PC3-14400 isn't a number we typically see. What we tend to find is most companies promote their higher end PC3-16000 kits or the more standard overclocked modules, the PC3-12800 ones. What PC3-14400 kits offer us over something like a PC3-12800 kit is a bit more performance and a small jump in price while not going to the extreme that PC3-16000 kits tend to carry.
The particular kit we're looking at today is part of the Ultra series from GeIL, which sits a step up from the Value series the company offers. We'll have to see just how ultra the kit is, though. But before we find that out we'll see what's going on with the package before having a closer look at the modules themselves and see what kind of timings and voltages are required to achieve the PC3-14400 or 1800MHz clock.
Today we'll find out if it's worth spending an extra few dollars moving from PC3-12800 or if you're simply better off just splurging out big on a PC3-16000 kit which carries with it an extra 200MHz. Let's get into the bundle and modules before finding out just what kind of performance the Ultra PC3-14400 kit offers.
The Package and Modules
Having a look at the front of the package, we've got a pretty funky design going on with a motorbike picture taking up the majority of the picture. Across the top we can see the GeIL Extreme Power equipment logo and we can also see a little bit of the memory, but nothing that really paints any kind of picture.
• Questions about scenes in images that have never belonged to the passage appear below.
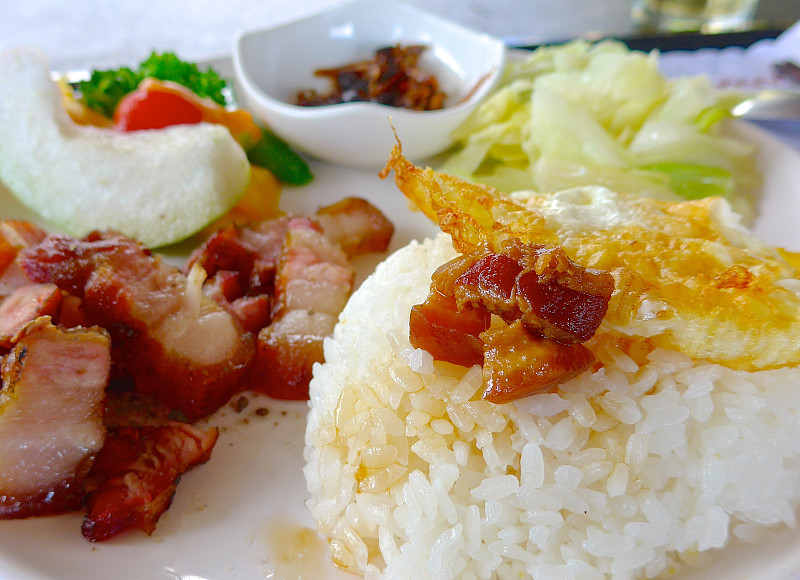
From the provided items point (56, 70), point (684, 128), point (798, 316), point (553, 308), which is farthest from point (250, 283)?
point (56, 70)

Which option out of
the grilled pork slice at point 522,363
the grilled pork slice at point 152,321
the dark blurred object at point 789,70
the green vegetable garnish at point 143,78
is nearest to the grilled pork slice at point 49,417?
the grilled pork slice at point 152,321

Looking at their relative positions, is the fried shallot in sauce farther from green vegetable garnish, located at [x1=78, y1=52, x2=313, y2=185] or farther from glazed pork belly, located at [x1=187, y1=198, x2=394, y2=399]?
glazed pork belly, located at [x1=187, y1=198, x2=394, y2=399]

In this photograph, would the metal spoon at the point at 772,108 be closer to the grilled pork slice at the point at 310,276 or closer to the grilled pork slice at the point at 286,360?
the grilled pork slice at the point at 310,276

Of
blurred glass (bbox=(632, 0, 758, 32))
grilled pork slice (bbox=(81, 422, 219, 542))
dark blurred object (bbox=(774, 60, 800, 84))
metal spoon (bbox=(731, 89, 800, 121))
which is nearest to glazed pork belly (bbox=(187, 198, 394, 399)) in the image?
grilled pork slice (bbox=(81, 422, 219, 542))

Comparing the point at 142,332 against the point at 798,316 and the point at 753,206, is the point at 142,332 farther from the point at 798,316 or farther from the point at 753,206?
the point at 753,206

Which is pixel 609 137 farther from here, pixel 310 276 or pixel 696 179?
pixel 310 276

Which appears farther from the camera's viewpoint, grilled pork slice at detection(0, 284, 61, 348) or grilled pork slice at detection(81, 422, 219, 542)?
grilled pork slice at detection(0, 284, 61, 348)

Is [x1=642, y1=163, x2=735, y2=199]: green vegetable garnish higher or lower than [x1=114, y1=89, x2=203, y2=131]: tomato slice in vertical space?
lower
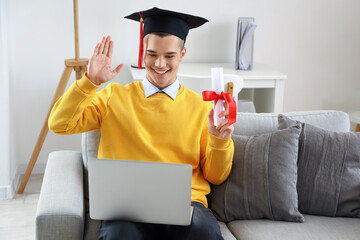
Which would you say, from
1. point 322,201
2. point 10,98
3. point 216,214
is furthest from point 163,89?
point 10,98

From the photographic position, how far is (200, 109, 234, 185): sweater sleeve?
73.7 inches

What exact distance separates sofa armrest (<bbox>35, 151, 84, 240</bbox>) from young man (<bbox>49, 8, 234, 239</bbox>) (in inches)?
6.6

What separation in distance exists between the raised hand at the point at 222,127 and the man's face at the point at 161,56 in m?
0.24

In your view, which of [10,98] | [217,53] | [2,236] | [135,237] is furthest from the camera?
[217,53]

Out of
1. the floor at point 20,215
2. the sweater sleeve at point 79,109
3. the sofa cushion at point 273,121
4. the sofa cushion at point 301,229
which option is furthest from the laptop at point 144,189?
the floor at point 20,215

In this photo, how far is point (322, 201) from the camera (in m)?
2.02

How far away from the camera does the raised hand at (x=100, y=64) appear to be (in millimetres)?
1769

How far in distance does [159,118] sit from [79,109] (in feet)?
0.99

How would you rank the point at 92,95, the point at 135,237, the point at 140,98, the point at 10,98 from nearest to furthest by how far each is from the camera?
the point at 135,237
the point at 92,95
the point at 140,98
the point at 10,98

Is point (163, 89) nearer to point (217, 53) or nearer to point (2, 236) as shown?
point (2, 236)

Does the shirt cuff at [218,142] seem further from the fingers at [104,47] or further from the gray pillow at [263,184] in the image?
the fingers at [104,47]

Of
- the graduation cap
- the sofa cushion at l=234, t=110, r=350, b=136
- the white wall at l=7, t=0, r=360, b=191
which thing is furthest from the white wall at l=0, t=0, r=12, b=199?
the sofa cushion at l=234, t=110, r=350, b=136

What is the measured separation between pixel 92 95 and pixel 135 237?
505 millimetres

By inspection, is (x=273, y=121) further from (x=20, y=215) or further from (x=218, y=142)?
(x=20, y=215)
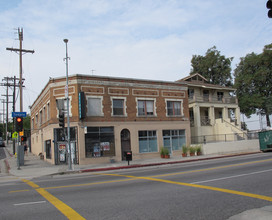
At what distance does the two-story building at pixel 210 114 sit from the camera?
34.4 metres

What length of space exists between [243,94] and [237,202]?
45559 mm

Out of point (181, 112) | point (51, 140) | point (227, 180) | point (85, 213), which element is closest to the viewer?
point (85, 213)

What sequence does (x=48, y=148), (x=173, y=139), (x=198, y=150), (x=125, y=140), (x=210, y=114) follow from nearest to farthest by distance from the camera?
(x=125, y=140)
(x=48, y=148)
(x=198, y=150)
(x=173, y=139)
(x=210, y=114)

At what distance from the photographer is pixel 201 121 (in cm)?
3594

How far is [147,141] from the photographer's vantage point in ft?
91.0

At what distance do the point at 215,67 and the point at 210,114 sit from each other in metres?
17.3

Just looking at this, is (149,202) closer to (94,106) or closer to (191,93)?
(94,106)

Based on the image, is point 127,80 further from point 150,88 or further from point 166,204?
point 166,204

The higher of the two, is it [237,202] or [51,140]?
[51,140]

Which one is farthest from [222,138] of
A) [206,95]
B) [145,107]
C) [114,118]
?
[114,118]

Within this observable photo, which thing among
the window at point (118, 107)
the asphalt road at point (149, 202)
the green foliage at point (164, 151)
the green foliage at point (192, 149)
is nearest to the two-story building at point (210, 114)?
the green foliage at point (192, 149)

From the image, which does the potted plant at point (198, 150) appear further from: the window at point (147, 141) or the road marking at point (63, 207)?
the road marking at point (63, 207)

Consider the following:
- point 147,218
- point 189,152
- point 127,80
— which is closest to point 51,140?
point 127,80

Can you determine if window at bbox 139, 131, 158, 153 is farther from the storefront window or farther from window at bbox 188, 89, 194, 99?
window at bbox 188, 89, 194, 99
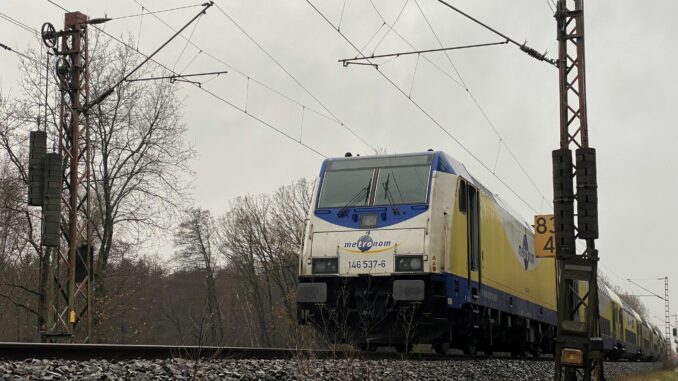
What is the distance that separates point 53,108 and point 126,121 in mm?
3943

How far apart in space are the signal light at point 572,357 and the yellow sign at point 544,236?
18.7ft

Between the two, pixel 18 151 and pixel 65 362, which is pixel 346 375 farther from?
pixel 18 151

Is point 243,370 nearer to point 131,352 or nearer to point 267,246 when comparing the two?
point 131,352

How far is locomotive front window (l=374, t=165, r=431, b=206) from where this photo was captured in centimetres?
1365

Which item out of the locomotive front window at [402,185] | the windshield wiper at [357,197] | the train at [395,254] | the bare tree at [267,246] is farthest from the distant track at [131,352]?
the bare tree at [267,246]

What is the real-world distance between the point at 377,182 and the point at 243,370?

In the middle of the package we can see that the kit is of course a DDR3 one. We can also see it's part of the Ultra series and this particular one is a triple channel kit. Across the bottom we have the GeIL enhanced logo along with the GeIL one on the other corner.
Turning over, we've got all the information we need on the modules; we can see the kit is a PC3-14400 one or 1800MHz which we mentioned earlier. We can also see the timings and that the kit is a 6GB. We'll look closer at these details when we take a closer look at the modules.
Inside the package we've got a little leaflet that tells us what to do "before unleashing the beast." We've got a bit of information on SPD along with voltages. If you find yourself around higher end modules on a regular basis, there isn't anything too important here.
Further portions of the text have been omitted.